++++ Supplied data
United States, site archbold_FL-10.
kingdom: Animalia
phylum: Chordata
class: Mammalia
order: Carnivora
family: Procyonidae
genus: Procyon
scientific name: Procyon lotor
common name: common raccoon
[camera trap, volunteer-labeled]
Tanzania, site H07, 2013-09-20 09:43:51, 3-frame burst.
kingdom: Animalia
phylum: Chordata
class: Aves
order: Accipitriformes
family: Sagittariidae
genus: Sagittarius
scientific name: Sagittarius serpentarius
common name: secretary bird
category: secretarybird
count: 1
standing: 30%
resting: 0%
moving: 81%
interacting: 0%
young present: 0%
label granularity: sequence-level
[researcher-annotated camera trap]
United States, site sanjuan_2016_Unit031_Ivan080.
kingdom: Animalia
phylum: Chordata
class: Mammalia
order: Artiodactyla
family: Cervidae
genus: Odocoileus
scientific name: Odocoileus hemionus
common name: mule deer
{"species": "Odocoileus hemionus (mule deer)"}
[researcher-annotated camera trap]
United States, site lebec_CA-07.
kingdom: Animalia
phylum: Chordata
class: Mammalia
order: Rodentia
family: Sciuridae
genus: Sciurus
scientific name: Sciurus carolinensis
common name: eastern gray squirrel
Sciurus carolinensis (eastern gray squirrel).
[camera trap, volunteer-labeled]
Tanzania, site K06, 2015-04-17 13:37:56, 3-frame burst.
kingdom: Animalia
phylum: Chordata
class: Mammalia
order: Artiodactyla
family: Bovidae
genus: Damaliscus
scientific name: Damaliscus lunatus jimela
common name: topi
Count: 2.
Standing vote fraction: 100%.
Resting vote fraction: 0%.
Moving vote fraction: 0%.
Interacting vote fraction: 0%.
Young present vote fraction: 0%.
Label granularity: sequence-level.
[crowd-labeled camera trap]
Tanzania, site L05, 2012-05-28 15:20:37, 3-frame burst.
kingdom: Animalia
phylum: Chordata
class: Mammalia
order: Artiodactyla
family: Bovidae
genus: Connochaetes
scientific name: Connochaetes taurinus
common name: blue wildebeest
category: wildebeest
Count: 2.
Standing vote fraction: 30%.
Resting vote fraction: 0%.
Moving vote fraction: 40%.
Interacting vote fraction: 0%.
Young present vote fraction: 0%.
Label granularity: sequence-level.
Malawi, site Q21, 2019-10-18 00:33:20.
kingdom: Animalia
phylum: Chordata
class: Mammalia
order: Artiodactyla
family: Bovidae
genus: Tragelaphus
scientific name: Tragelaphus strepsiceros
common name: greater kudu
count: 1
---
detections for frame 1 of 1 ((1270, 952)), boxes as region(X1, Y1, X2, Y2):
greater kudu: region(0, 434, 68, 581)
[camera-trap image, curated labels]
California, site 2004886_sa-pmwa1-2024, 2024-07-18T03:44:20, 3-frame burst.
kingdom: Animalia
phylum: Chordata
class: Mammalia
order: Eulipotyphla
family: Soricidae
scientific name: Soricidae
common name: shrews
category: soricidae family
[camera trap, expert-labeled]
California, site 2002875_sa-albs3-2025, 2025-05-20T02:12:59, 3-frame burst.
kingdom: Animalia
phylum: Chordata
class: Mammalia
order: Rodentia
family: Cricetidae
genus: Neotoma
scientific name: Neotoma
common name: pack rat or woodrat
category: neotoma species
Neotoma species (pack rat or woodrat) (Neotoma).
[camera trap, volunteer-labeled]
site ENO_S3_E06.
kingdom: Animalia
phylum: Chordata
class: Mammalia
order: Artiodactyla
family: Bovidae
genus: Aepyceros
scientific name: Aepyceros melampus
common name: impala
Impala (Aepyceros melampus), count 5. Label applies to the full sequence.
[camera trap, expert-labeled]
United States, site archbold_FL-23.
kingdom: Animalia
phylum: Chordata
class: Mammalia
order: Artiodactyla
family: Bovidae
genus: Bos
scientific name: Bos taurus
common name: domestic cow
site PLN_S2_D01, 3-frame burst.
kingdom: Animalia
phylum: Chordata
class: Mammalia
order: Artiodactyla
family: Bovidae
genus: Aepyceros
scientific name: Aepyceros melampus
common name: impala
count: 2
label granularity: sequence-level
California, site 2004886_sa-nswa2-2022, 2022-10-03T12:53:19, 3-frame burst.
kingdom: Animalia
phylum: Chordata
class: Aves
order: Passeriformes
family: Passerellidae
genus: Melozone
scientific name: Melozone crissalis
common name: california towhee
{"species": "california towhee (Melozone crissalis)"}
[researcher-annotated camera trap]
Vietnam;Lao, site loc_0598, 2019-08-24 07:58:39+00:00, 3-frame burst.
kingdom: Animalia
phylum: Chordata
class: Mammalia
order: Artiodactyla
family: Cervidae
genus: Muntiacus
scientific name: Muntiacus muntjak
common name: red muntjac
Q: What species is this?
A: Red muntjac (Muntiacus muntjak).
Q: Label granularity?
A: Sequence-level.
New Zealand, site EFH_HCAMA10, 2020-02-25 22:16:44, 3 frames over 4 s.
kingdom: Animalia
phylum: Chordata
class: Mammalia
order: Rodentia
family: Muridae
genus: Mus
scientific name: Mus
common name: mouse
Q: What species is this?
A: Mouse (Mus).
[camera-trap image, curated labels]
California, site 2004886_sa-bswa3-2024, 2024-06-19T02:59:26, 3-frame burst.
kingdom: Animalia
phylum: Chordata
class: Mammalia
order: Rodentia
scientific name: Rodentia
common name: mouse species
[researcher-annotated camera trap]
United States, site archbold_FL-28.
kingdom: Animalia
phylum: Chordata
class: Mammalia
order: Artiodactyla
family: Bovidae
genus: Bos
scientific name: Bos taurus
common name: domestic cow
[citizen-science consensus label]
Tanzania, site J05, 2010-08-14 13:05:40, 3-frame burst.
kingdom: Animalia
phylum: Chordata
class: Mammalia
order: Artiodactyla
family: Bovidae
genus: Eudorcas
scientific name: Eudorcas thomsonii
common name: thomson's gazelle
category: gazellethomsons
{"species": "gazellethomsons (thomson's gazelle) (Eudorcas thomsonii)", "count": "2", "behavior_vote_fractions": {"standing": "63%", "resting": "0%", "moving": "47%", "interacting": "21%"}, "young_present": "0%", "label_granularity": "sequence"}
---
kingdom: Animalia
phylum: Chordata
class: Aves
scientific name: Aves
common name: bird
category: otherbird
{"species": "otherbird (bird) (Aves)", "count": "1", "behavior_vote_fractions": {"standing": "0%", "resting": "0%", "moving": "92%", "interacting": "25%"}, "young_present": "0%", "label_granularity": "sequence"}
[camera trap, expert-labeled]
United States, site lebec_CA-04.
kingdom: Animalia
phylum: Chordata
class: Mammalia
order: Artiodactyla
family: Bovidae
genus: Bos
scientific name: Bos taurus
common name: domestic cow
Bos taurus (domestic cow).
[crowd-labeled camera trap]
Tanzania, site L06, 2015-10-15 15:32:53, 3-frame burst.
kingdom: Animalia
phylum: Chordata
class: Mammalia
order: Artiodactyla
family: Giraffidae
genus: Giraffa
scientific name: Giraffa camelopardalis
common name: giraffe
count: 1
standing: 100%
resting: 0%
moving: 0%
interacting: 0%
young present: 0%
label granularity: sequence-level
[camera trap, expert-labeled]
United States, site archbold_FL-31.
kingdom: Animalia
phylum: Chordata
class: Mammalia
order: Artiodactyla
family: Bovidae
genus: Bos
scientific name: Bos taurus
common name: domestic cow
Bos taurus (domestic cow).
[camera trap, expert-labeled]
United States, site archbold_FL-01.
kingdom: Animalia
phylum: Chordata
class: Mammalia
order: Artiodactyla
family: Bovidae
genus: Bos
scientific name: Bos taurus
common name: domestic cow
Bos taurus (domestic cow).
++++++++
◆ **What you will do**
What lines in the data above contain the word "States"? Copy them all.

◆ **Exercise response**
United States, site archbold_FL-10.
United States, site sanjuan_2016_Unit031_Ivan080.
United States, site lebec_CA-07.
United States, site archbold_FL-23.
United States, site archbold_FL-28.
United States, site lebec_CA-04.
United States, site archbold_FL-31.
United States, site archbold_FL-01.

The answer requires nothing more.